== PROBLEM DESCRIPTION ==
Transcribe the material in full. Nothing should differ except that the pictures are left out.
Begin PROVIDED DATA
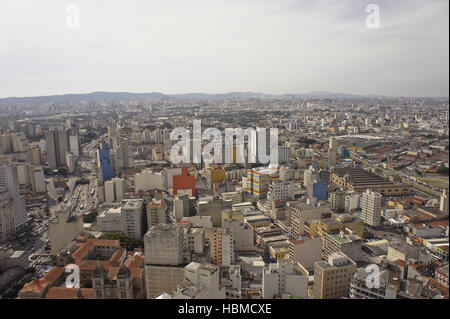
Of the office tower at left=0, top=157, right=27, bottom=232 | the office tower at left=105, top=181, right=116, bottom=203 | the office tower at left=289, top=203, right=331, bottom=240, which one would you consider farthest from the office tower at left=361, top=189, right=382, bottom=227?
the office tower at left=0, top=157, right=27, bottom=232

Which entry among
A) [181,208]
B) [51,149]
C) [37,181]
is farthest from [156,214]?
[51,149]

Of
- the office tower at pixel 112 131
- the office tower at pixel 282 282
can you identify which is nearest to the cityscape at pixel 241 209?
the office tower at pixel 282 282

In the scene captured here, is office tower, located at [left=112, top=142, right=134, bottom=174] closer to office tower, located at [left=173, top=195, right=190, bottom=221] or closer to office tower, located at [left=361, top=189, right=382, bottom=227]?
office tower, located at [left=173, top=195, right=190, bottom=221]

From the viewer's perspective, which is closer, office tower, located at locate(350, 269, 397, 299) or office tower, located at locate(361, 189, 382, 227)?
office tower, located at locate(350, 269, 397, 299)

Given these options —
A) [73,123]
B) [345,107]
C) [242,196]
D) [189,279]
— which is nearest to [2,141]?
[73,123]

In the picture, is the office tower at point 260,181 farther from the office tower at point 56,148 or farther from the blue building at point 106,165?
the office tower at point 56,148
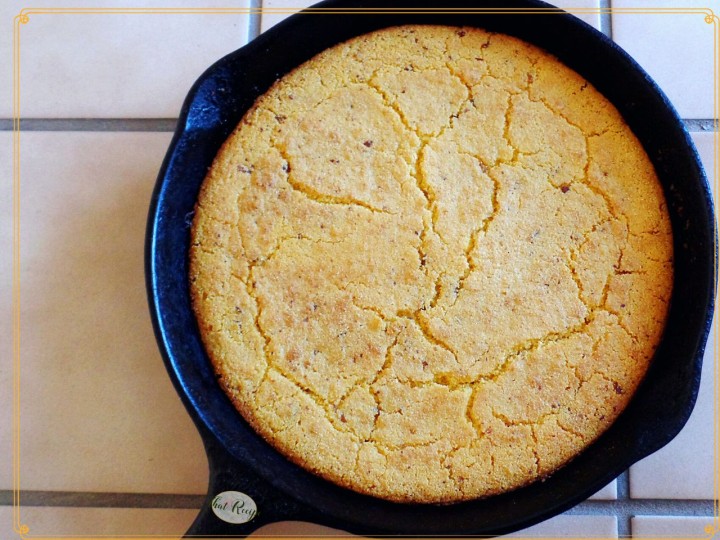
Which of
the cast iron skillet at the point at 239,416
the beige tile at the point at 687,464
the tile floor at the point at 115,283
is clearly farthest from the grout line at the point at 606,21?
the beige tile at the point at 687,464

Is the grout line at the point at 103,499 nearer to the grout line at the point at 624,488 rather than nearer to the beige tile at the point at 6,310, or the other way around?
the beige tile at the point at 6,310

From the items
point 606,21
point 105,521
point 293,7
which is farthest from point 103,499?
point 606,21

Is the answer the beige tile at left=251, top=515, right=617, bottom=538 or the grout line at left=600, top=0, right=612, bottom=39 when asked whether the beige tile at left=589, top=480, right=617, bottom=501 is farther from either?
the grout line at left=600, top=0, right=612, bottom=39

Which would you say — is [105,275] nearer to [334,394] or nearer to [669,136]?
[334,394]

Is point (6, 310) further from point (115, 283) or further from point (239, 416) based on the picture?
point (239, 416)

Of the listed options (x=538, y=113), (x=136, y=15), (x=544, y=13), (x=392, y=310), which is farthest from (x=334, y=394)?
(x=136, y=15)

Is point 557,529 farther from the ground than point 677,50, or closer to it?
closer to it
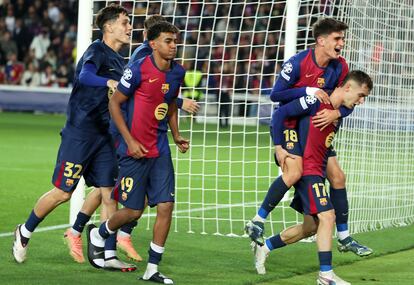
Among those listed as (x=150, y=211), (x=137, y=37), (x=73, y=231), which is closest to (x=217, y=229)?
(x=150, y=211)

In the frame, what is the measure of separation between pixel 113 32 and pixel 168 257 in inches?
75.3

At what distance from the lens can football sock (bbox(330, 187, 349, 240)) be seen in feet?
30.0

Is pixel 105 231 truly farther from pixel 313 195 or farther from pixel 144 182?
pixel 313 195

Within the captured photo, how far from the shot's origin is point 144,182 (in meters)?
8.23

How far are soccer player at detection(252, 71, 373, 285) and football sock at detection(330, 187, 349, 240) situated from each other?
0.59 m

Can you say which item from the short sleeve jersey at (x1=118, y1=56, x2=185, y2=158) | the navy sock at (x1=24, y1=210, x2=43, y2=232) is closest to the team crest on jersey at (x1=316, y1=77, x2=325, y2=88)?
the short sleeve jersey at (x1=118, y1=56, x2=185, y2=158)

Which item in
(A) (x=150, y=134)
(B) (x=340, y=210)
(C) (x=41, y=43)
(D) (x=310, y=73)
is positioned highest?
(C) (x=41, y=43)

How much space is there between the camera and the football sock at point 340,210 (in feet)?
30.0

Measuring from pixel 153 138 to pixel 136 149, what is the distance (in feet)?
0.78

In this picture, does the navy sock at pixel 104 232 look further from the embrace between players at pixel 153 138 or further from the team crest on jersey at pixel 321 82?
the team crest on jersey at pixel 321 82

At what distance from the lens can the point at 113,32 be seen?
9.07 meters

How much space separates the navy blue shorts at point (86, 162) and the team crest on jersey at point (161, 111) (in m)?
1.05

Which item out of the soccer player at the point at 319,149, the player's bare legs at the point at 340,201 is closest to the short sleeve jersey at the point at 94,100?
the soccer player at the point at 319,149

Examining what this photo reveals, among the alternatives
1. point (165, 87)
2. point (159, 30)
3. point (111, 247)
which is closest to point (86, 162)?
point (111, 247)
End PROVIDED DATA
== SOLUTION FOR THIS EXERCISE ==
Of the office tower at left=0, top=157, right=27, bottom=232 | the office tower at left=105, top=181, right=116, bottom=203 | the office tower at left=289, top=203, right=331, bottom=240, which one would you consider farthest from the office tower at left=361, top=189, right=382, bottom=227?
the office tower at left=0, top=157, right=27, bottom=232

Which entry among
A) [181,208]
B) [51,149]
C) [37,181]
is farthest from [156,214]?
[51,149]

Of
- the office tower at pixel 112 131
- the office tower at pixel 282 282
can you identify which is nearest to the cityscape at pixel 241 209?
the office tower at pixel 282 282

In the scene captured here, is office tower, located at [left=112, top=142, right=134, bottom=174] closer to office tower, located at [left=173, top=195, right=190, bottom=221] or closer to office tower, located at [left=361, top=189, right=382, bottom=227]?
office tower, located at [left=173, top=195, right=190, bottom=221]

From the viewer's perspective, which is closer, office tower, located at locate(350, 269, 397, 299) or office tower, located at locate(361, 189, 382, 227)?
office tower, located at locate(350, 269, 397, 299)

Given these options —
A) [73,123]
B) [345,107]
C) [242,196]
D) [189,279]
— which is nearest to [2,141]?
[73,123]

In the picture, is the office tower at point 260,181 farther from the office tower at point 56,148 or farther from the blue building at point 106,165?
the office tower at point 56,148
Which of
the cast iron skillet at the point at 239,416
the beige tile at the point at 687,464
the tile floor at the point at 115,283
is clearly farthest from the grout line at the point at 606,21?
the beige tile at the point at 687,464

Is the grout line at the point at 103,499 nearer to the grout line at the point at 624,488 rather than nearer to the beige tile at the point at 6,310, or the other way around?
the beige tile at the point at 6,310

From the items
point 606,21
point 105,521
point 293,7
which is farthest from point 103,499?
point 606,21

Is the answer the beige tile at left=251, top=515, right=617, bottom=538 or the grout line at left=600, top=0, right=612, bottom=39 when asked whether the beige tile at left=589, top=480, right=617, bottom=501 is farther from either?
the grout line at left=600, top=0, right=612, bottom=39

Which would you say — is [105,275] nearer to [334,394] or nearer to [669,136]?
[334,394]

Is point (6, 310) further from point (115, 283) or further from point (239, 416) based on the picture?
point (239, 416)

Of the listed options (x=538, y=113), (x=136, y=15), (x=544, y=13), (x=392, y=310), which is farthest from (x=334, y=394)?
(x=136, y=15)

Is point 557,529 farther from the ground than point 677,50, or closer to it?
closer to it
Among those listed as (x=150, y=211), (x=137, y=37), (x=73, y=231), which is closest to (x=217, y=229)?
(x=150, y=211)

In the frame, what is the measure of separation between pixel 113 32 and pixel 168 257 in inches?
75.3

At what distance from the lens can football sock (bbox(330, 187, 349, 240)) be seen in feet?
30.0

Is pixel 105 231 truly farther from pixel 313 195 or farther from pixel 144 182?
pixel 313 195

Within the captured photo, how far from the shot's origin is point 144,182 (in meters)?
8.23

How far are soccer player at detection(252, 71, 373, 285) and football sock at detection(330, 187, 349, 240) situated from each other?
0.59 m

Can you say which item from the short sleeve jersey at (x1=118, y1=56, x2=185, y2=158) | the navy sock at (x1=24, y1=210, x2=43, y2=232) is closest to the team crest on jersey at (x1=316, y1=77, x2=325, y2=88)?
the short sleeve jersey at (x1=118, y1=56, x2=185, y2=158)

Which item in
(A) (x=150, y=134)
(B) (x=340, y=210)
(C) (x=41, y=43)
(D) (x=310, y=73)
is positioned highest?
(C) (x=41, y=43)

How much space is there between the camera and the football sock at point 340,210 (in feet)?
30.0

Measuring from pixel 153 138 to pixel 136 149, what is the distance (in feet)?
0.78

In this picture, does the navy sock at pixel 104 232 look further from the embrace between players at pixel 153 138 or further from the team crest on jersey at pixel 321 82?
the team crest on jersey at pixel 321 82

At what distance from the lens can the point at 113,32 be seen?
9.07 meters

How much space separates the navy blue shorts at point (86, 162) and the team crest on jersey at point (161, 111) (in m)?
1.05

Which item out of the soccer player at the point at 319,149, the player's bare legs at the point at 340,201 is closest to the short sleeve jersey at the point at 94,100?
the soccer player at the point at 319,149

Examining what this photo reveals, among the alternatives
1. point (165, 87)
2. point (159, 30)
3. point (111, 247)
which is closest to point (86, 162)?
point (111, 247)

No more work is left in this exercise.